Она смотрела, как он возвращается к беличьему колесу, заранее зная, чем это кончится к вечеру, зная, что он тоже знает, но не сдается. И тогда муж виделся ей сильным и смелым, как Рустам или Сохраб, эпическим героем, чьи повседневные подвиги заслуживают быть воспетыми в его собственной «Шахнаме», в «Йезаднаме», и благодарила за него судьбу, Бога, фортуну – кто бы там ни заведовал делами мира…
Ее страшила мысль о том, как папино появление скажется на их утренних часах. Любой ценой должна она сохранить для Йезада их ритм. Она исполнилась решимости не допустить, чтобы хоть на волосок изменился утренний распорядок, который приносит ему столько радости.
Роксана допивала вторую чашку, когда Джехангир и Нариман проснулись, разбуженные звонком Мурада. Она открыла сыну дверь, потрепала по плечу, не рискуя задерживать его в объятиях. Он зашвырнул под стол школьную сумку, прошел в большую комнату.
– Привет, дедушка, – сказал Мурад, будто увидеть деда на диване – дело совершенно нормальное.
– Ты не хочешь узнать, почему дедушка у нас?
Мурад выслушал рассказ матери, подумал и принял решение:
– Раз дедушка гостит у нас, так я буду спать на балконе, а Джехангир пусть спит на топчане.
– На балконе спать буду я, – объявил брат.
– Что такое? – спросил Нариман. – Оба хотите удрать из комнаты? Неужели от меня так плохо пахнет?
Братья возмутились – ничего подобного! Просто спать на балконе гораздо интереснее, можно смотреть на звезды и на облака.
– Решим, когда папа придет, – подвела итог Роксана.
Распаковав судно и утку, она тщательно обследовала их и понесла мыть. «У людей разные представления о чистоте», – подумала она, снова закипая яростью против Джала и Куми.

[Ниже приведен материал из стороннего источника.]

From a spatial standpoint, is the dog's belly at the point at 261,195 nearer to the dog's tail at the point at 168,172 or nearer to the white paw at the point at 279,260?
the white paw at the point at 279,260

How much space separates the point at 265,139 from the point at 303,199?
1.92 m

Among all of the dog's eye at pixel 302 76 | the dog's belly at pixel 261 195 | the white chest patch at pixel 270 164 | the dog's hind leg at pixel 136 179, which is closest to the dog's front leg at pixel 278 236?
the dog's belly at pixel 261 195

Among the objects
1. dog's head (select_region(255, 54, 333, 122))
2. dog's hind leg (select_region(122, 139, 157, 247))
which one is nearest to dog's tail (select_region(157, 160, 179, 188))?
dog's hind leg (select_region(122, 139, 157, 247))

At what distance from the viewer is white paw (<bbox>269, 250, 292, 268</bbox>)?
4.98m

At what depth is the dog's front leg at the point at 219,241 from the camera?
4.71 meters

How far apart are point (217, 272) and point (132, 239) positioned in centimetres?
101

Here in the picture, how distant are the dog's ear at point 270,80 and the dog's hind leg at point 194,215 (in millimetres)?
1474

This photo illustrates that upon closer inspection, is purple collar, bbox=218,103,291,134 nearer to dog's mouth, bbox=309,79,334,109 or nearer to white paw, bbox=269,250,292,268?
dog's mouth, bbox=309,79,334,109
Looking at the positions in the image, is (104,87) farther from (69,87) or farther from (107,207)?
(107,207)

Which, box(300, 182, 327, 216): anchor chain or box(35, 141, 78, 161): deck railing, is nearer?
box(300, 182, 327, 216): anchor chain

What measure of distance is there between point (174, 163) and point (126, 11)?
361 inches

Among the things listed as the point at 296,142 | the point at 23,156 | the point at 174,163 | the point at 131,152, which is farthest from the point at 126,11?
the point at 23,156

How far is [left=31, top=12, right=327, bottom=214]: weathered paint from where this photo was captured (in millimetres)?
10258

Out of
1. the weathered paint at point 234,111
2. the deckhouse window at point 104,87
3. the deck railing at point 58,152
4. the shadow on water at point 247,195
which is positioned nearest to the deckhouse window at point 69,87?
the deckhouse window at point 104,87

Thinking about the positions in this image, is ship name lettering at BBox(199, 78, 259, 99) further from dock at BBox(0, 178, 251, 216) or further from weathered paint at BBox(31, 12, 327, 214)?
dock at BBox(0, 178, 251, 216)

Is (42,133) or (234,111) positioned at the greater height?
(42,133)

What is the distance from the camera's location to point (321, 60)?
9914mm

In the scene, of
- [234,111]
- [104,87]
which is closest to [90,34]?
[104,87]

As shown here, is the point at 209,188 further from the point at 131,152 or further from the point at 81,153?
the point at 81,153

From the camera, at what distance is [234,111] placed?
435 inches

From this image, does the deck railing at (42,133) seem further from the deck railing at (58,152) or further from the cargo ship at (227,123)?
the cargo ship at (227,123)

– Что за штуки? – заинтересовался Джехангир, когда мать вернулась и задвинула их под диван.
– Они нужны дедушке.
– Зачем?
– Вон то – бутылка для пи-пи, – показал Мурад, – а это – для другого.
Джехангир недоверчиво взглянул на мать.
– Правда, мам, зачем они?
– Мурад же сказал. Дедушка не может сам ходить в туалет.
Джехангир скорчил рожу – фу! – скорее для проформы, чем от подлинного отвращения.
В шесть тридцать у двери послышались шаги Йезада, и мальчики наперегонки бросились открывать.
– Папа, можно я сделаю навес и буду спать на балконе? – завопил Джехангир, даже не дав Мураду толком открыть дверь.
– Нет, папа, это моя идея. Можешь у мамы спросить!
Йезаду понравился взволнованный прием.
– Дайте сначала в дом войти! Сначала скажите «привет» усталому отцу, а уж потом приставайте с требованиями!
– Привет, – сказали братья в унисон. – Можно я буду спать на балконе?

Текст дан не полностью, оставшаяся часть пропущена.